Written problem:
Quote the stretch of records from the line containing "Time of clock at [741,310,772,349]: 4:14" through the end of the records, and leave the pictures out of your answer.

Data to use:

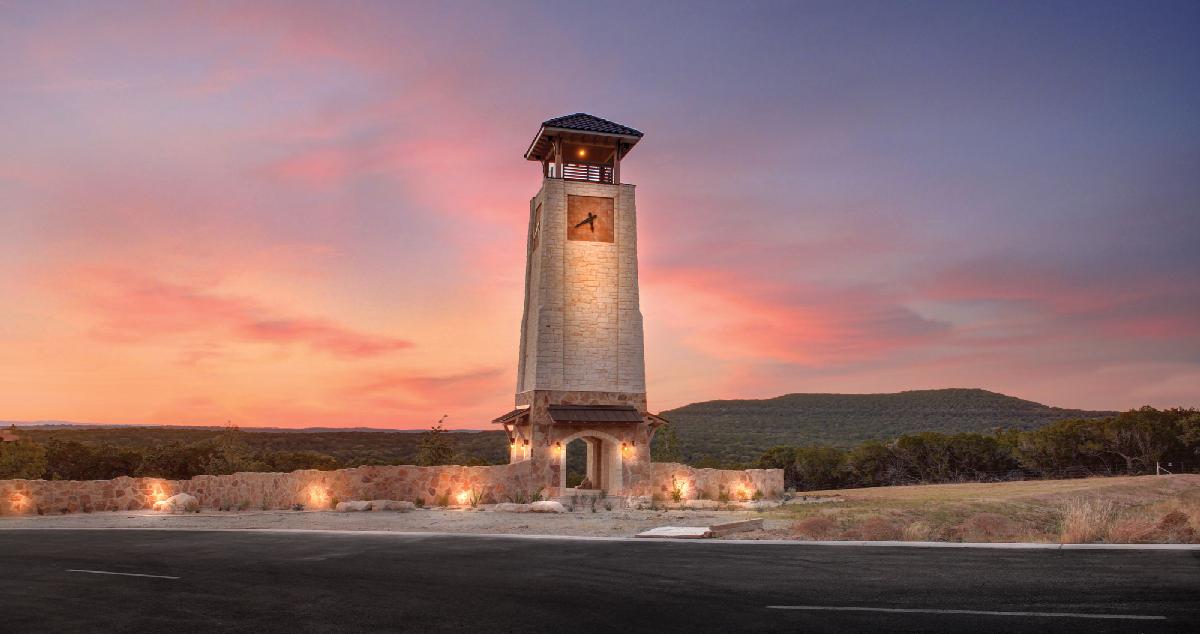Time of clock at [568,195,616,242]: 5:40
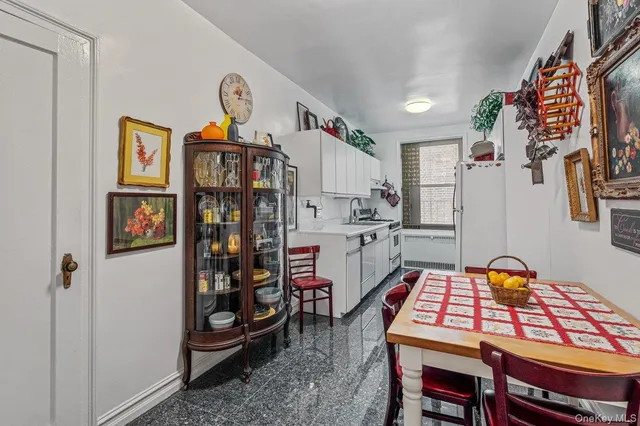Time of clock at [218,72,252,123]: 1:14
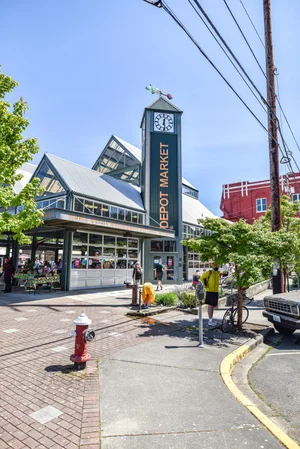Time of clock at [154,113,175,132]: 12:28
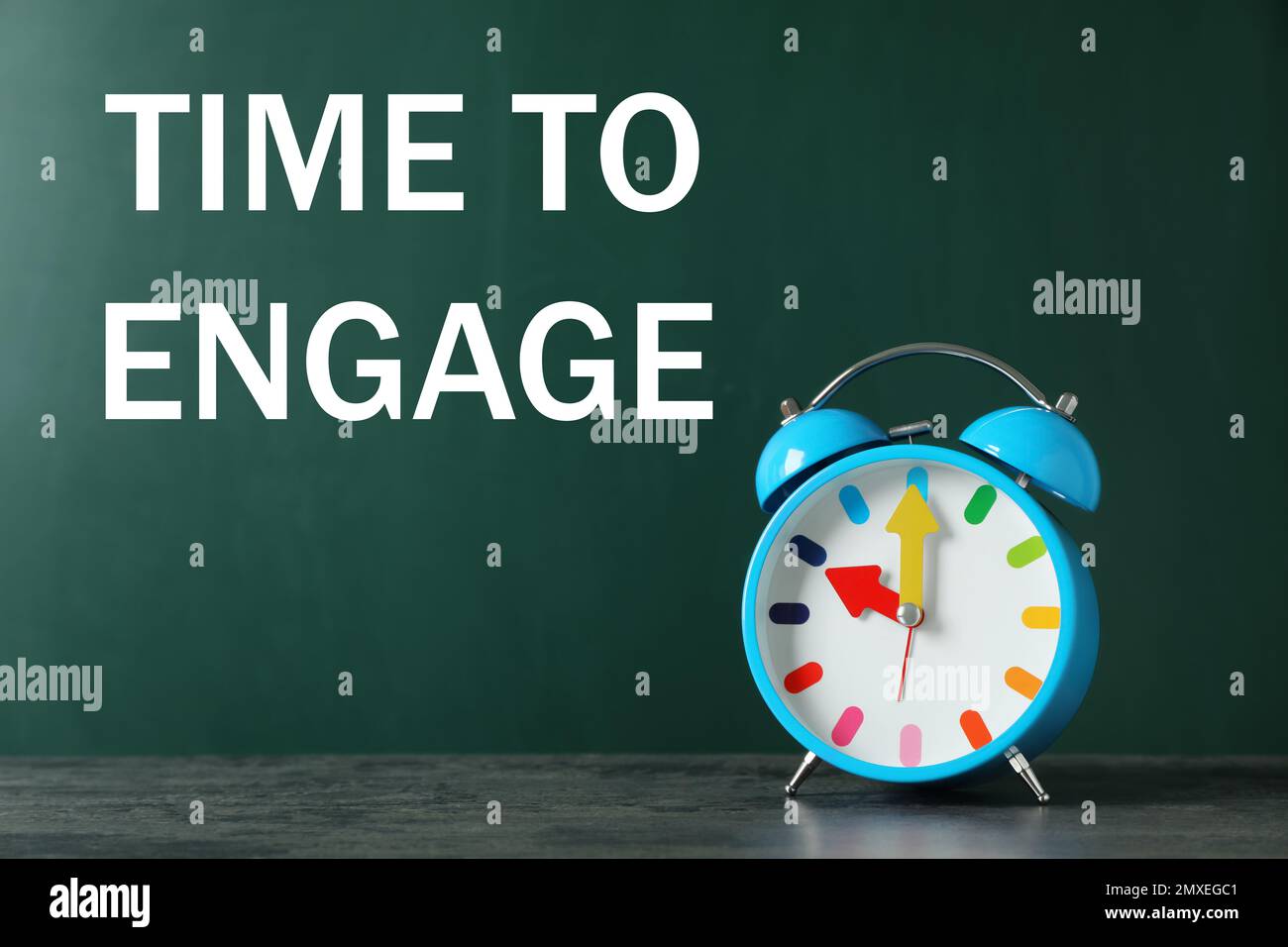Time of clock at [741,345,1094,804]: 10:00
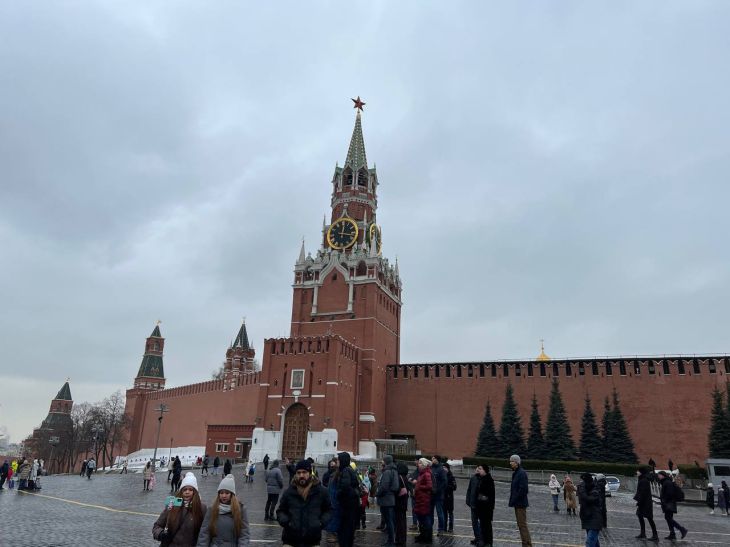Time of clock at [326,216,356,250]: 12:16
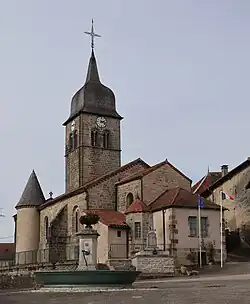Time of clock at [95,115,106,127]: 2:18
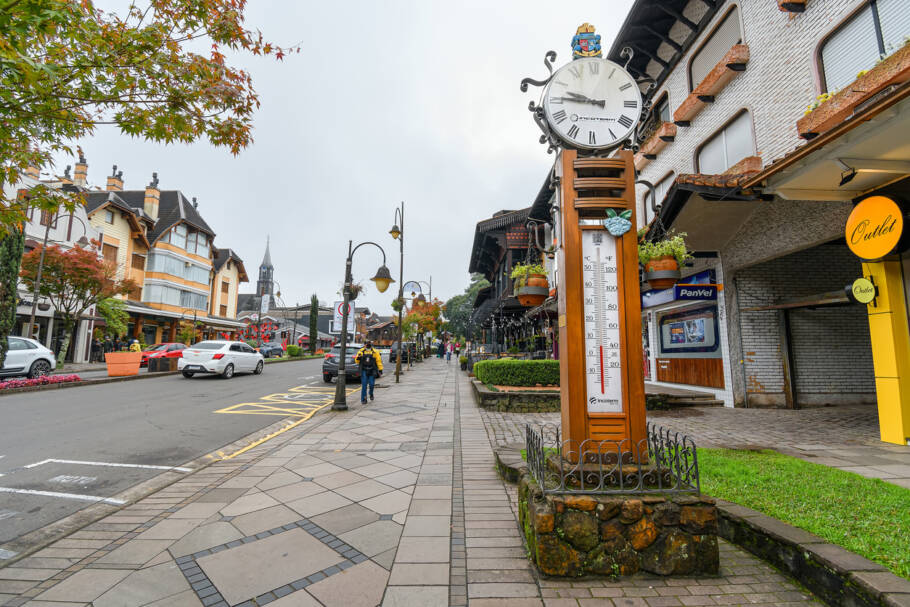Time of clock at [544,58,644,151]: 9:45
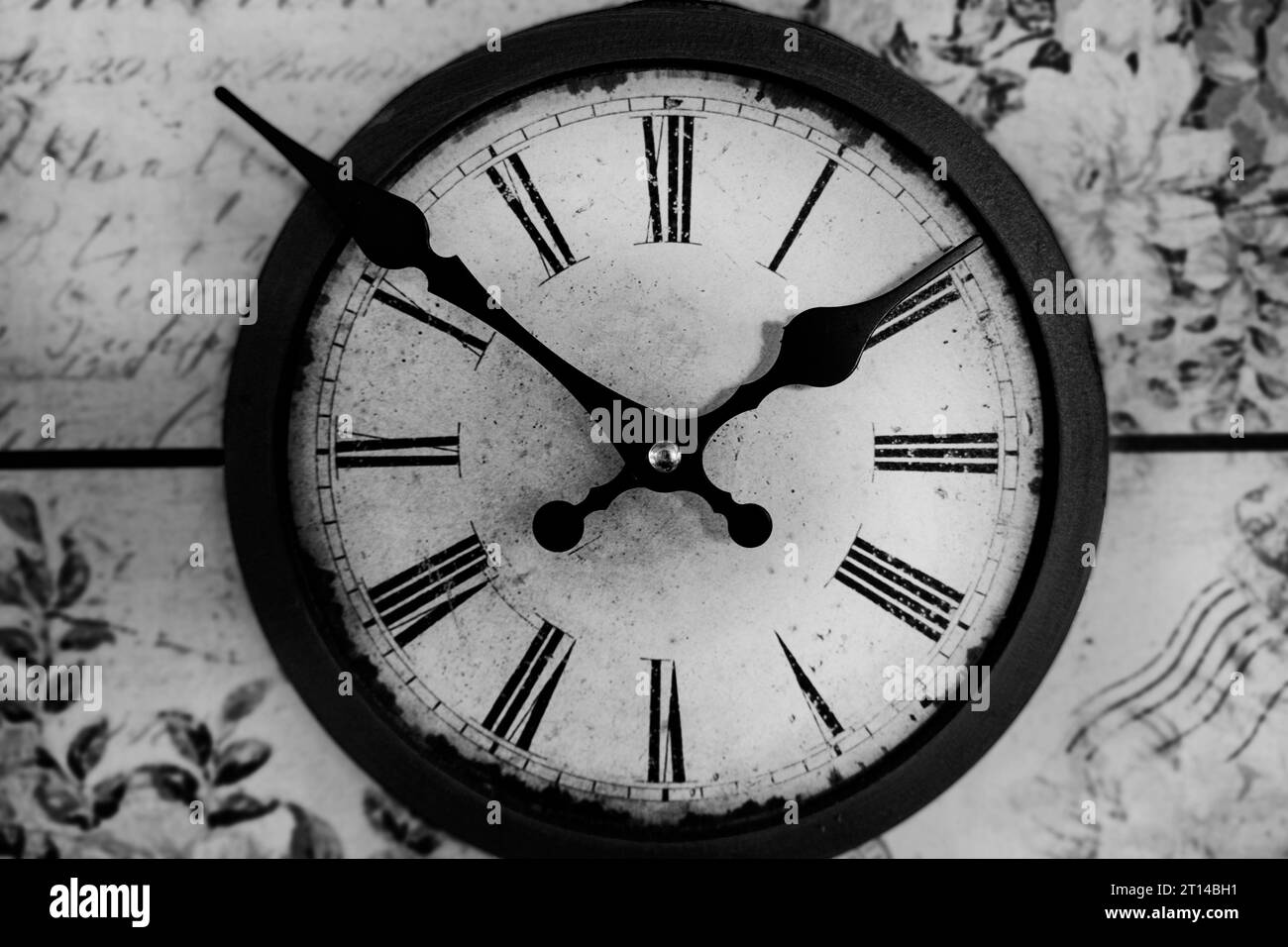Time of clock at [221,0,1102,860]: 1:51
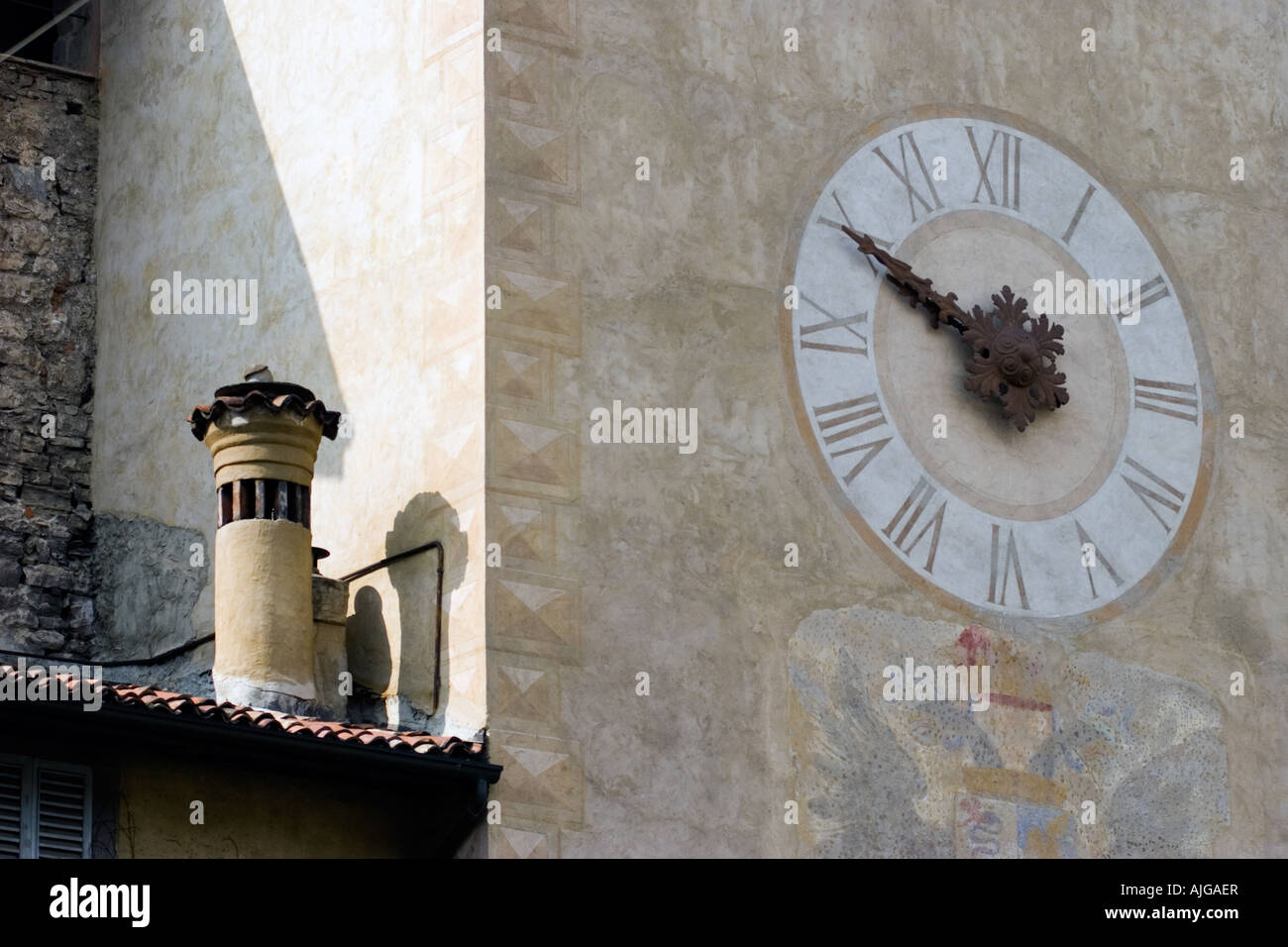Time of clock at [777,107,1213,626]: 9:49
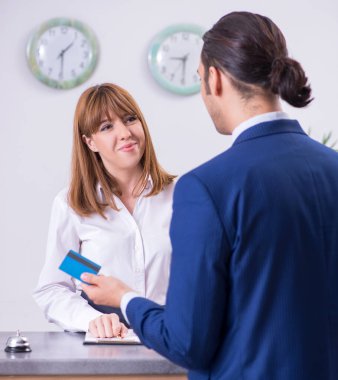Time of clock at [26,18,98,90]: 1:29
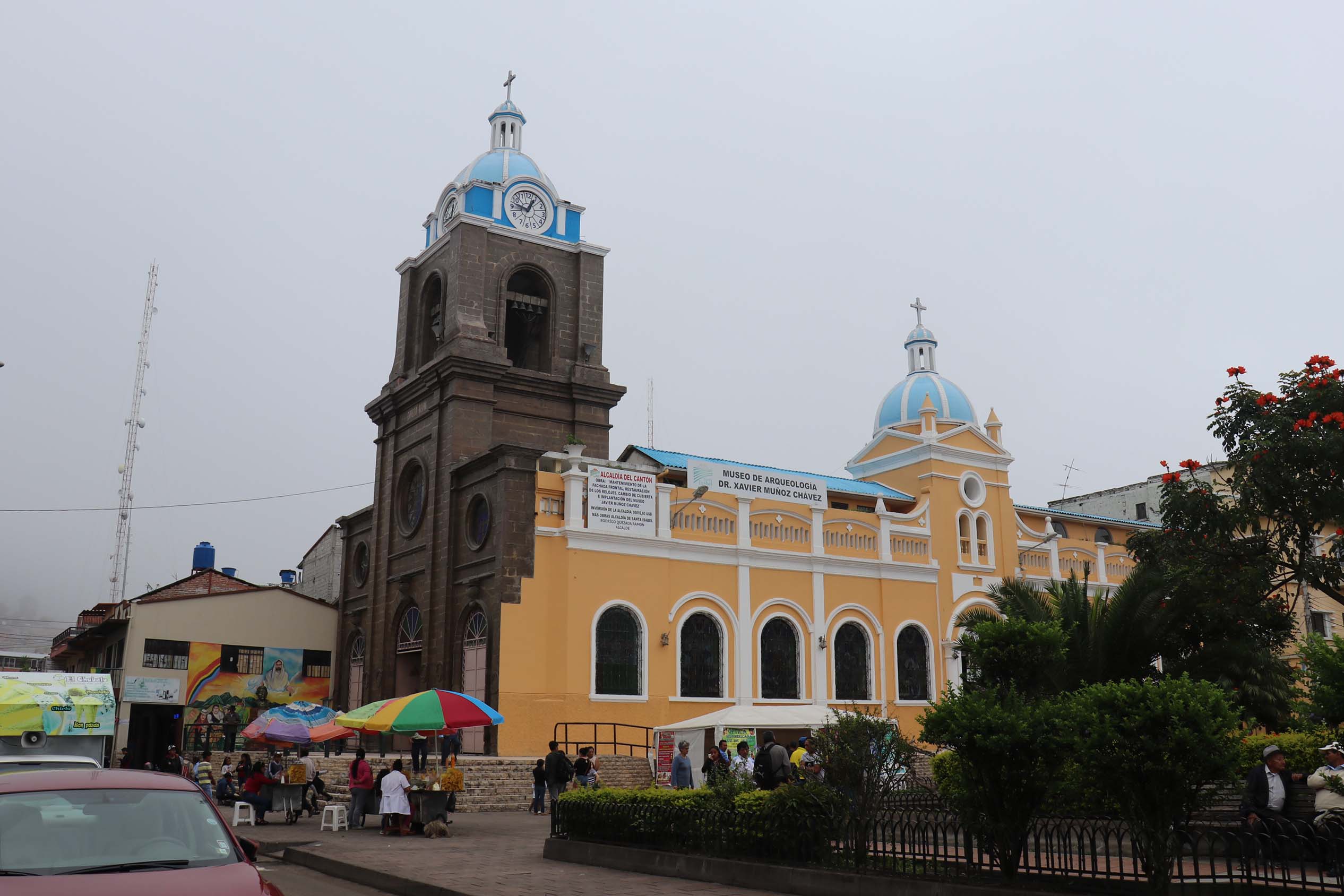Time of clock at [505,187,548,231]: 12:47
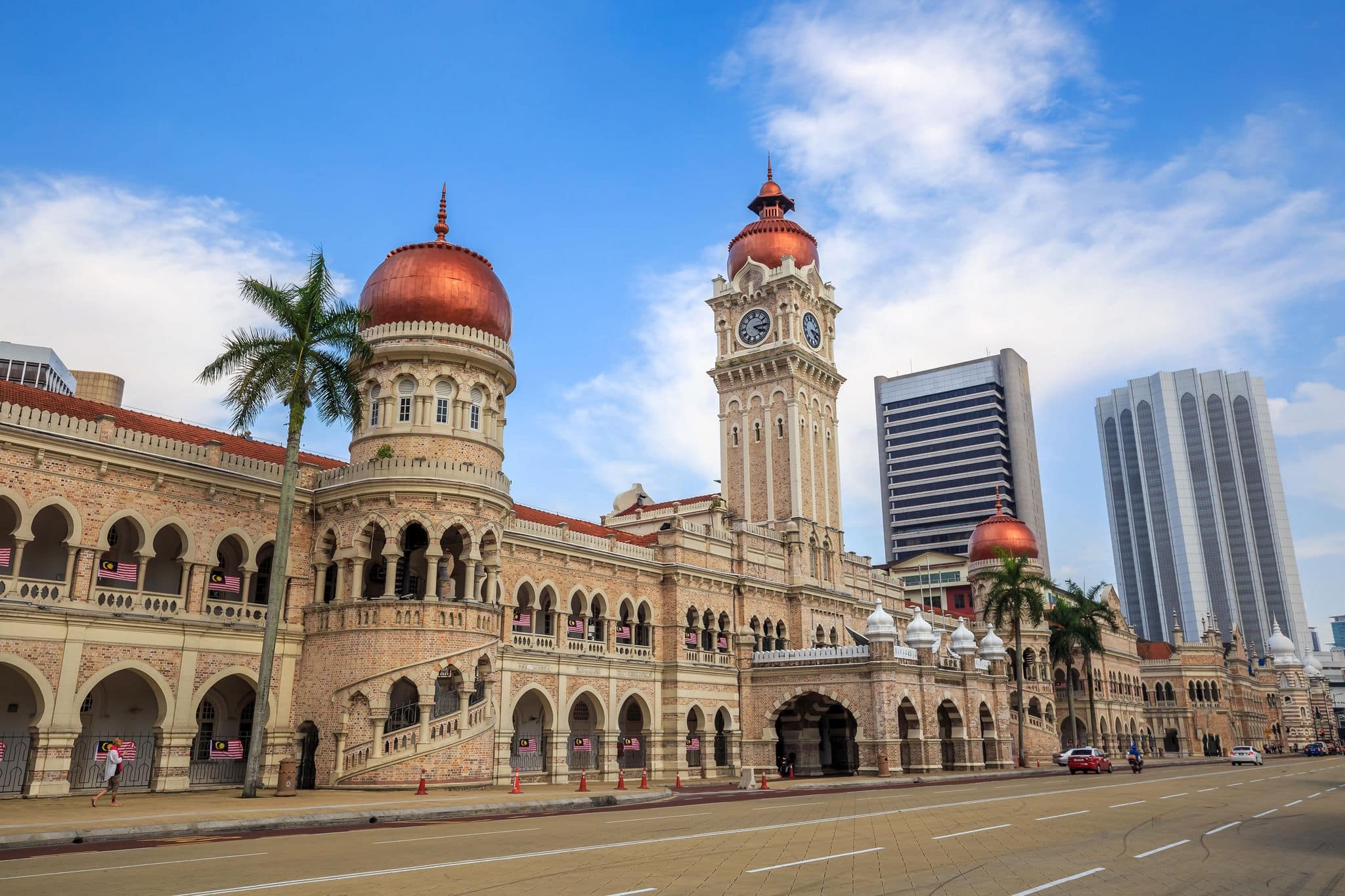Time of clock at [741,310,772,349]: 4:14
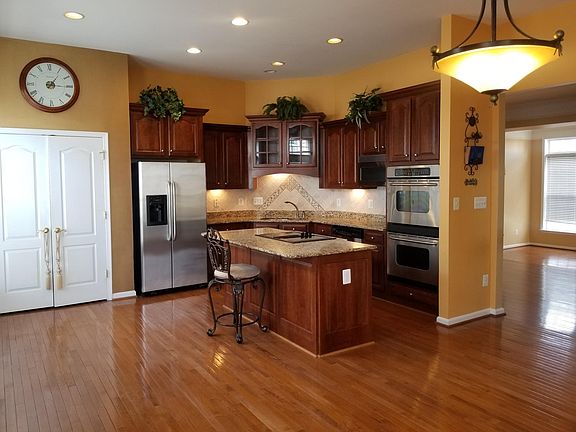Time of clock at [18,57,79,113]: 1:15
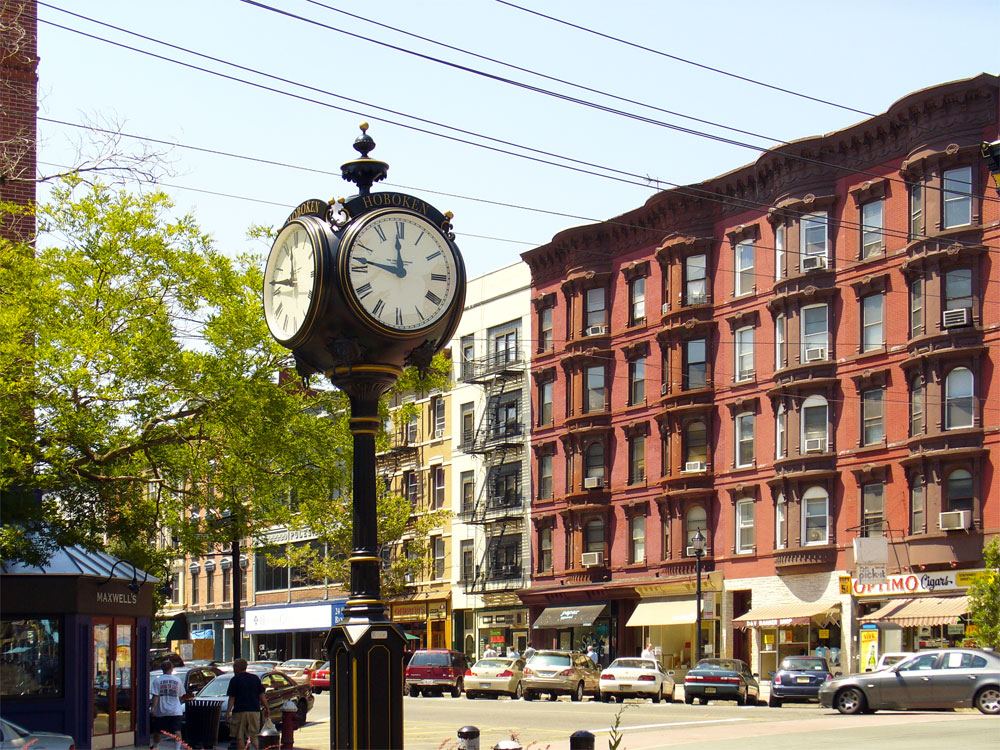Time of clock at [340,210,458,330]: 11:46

Output of the exercise:
Time of clock at [741,310,772,349]: 4:14
Time of clock at [18,57,79,113]: 1:15
Time of clock at [340,210,458,330]: 11:46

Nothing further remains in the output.